**Listed records**.
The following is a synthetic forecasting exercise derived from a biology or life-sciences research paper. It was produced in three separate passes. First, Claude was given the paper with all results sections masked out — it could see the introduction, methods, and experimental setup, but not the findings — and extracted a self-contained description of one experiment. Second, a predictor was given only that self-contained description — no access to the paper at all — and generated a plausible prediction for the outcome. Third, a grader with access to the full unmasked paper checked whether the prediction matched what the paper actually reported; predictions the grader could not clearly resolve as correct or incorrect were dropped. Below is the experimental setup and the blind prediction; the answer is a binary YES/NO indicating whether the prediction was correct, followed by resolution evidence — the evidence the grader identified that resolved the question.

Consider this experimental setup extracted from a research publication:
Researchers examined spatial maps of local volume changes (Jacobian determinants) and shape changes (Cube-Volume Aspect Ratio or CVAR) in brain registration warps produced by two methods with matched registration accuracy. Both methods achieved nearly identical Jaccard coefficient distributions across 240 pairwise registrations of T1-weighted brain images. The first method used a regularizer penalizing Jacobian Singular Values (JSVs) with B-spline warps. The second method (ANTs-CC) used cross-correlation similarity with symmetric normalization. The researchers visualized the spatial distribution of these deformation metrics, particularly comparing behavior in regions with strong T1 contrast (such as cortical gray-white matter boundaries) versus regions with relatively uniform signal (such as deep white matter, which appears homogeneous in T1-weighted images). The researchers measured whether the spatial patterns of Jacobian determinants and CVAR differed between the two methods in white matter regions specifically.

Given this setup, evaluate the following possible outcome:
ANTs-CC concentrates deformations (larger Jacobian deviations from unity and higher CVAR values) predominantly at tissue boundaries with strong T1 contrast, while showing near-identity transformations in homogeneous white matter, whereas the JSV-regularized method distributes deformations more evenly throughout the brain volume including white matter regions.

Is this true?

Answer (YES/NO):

**What is being asked**. In the listing above, find the line containing "Given this setup, evaluate"; that line and every line after it, through the last, are to be retyped exactly.

**Task output**.
Given this setup, evaluate the following possible outcome:
ANTs-CC concentrates deformations (larger Jacobian deviations from unity and higher CVAR values) predominantly at tissue boundaries with strong T1 contrast, while showing near-identity transformations in homogeneous white matter, whereas the JSV-regularized method distributes deformations more evenly throughout the brain volume including white matter regions.

Is this true?

Answer (YES/NO):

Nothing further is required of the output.